収入面は、安定しただけでなく自営の時よりも上がったと思います。給料をもらいながら、自由度の高いスタイルで仕事をできるのは、すごくありがたいですね。将来の見通しも明るくなり、妻も安心したようです。口には出しませんが、私の転職を一番喜んでくれているのは妻かもしれません。
転職を考えている人にアドバイスをお願いします。
私は何度も転職しました。会社は自己実現の場だと考えています。「逃げ」のための転職はよくないかもしれないけれど、自分をうまく表現できる会社を探すことや、自分が幸せになるための転職は、「あり」だと思います。
また、私は自分の直感を大切にして会社を選んできました。ネット上には口コミも含め、いろいろな情報が載っています。しかし、それらを気にしすぎても本質がつかめません。大事なのは、会ってみて、話してみて、自分がどう感じるか、その会社で働いているイメージがわくかどうか、だと思います。
また、今回はリージョナルキャリア熊本を利用しましたが、相談して本当に良かったと思います。とても親身になって話を聞いてくれましたし、自分に合った企業を提案してくれました。私の代理人として企業側と交渉もしてくれましたし、とてもありがたかったです。

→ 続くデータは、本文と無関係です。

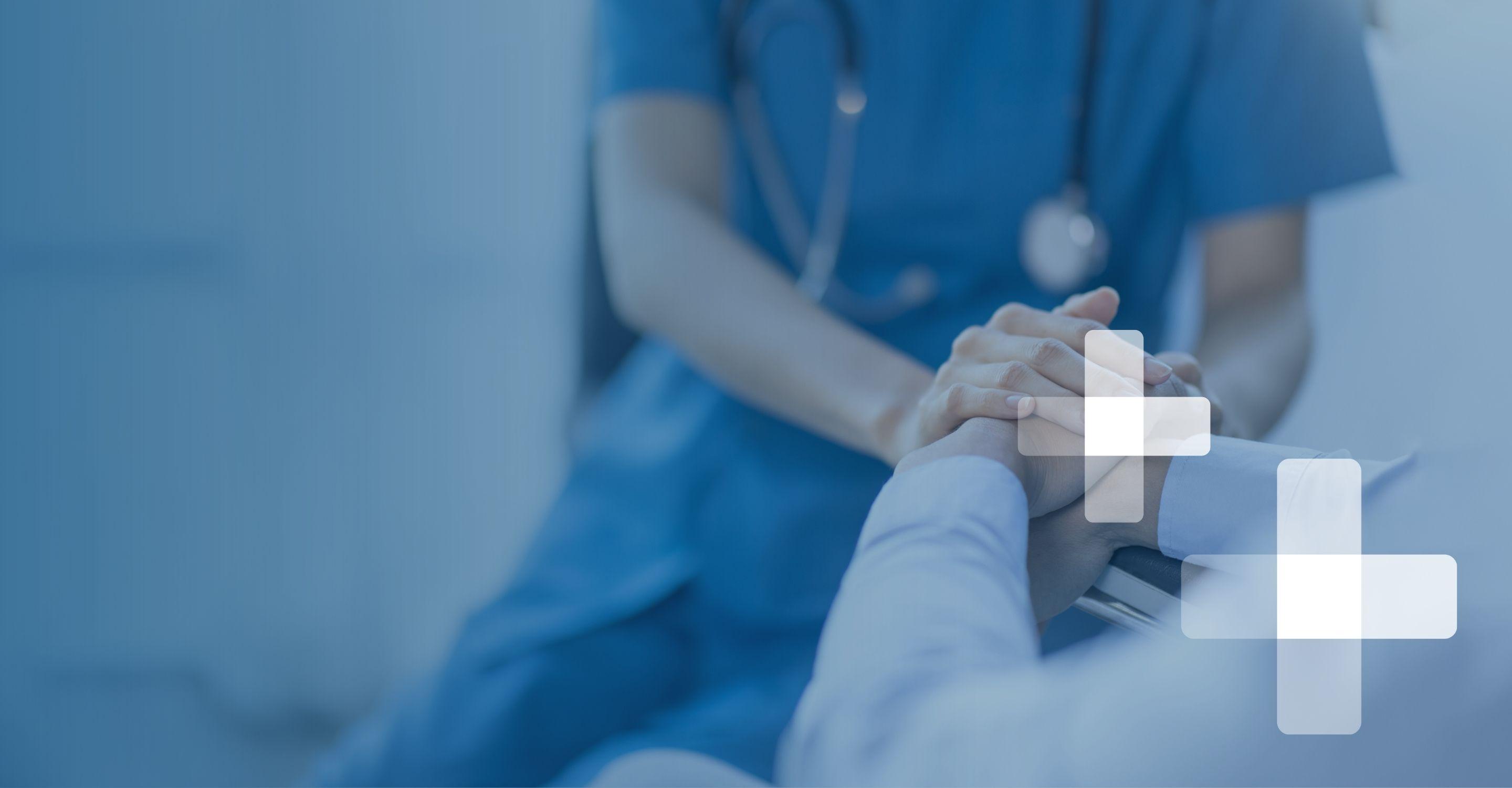 Close up photo of a person in scrubs holding the hands of an older person in white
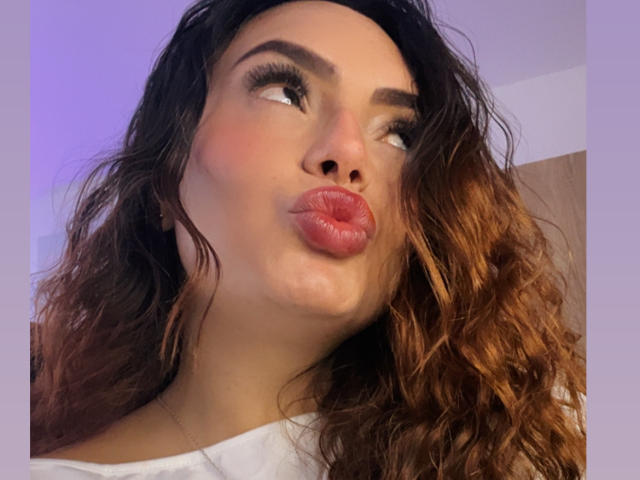 GalaMalkova has curly brown hair, pouty pink lips, and raised eyebrows, looking to the side with a playful expression, wearing a white shirt.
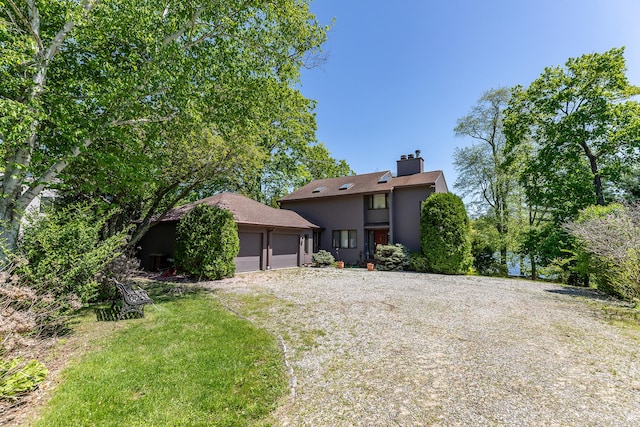 view of front of home featuring a garage, gravel driveway, a chimney, and stucco siding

世の中にはいろいろな転職支援会社があります。電話やメールだけで済まそうとしたり、対応はさまざまです。そういう中で信頼できる会社を見分けるためにも、とにかく「話してみる」ことが大事だと私は思います。一生のことだからこそ、労を惜しまず、じっくり話をしてみれば、信頼できる相手かどうか見えてくると思いますよ。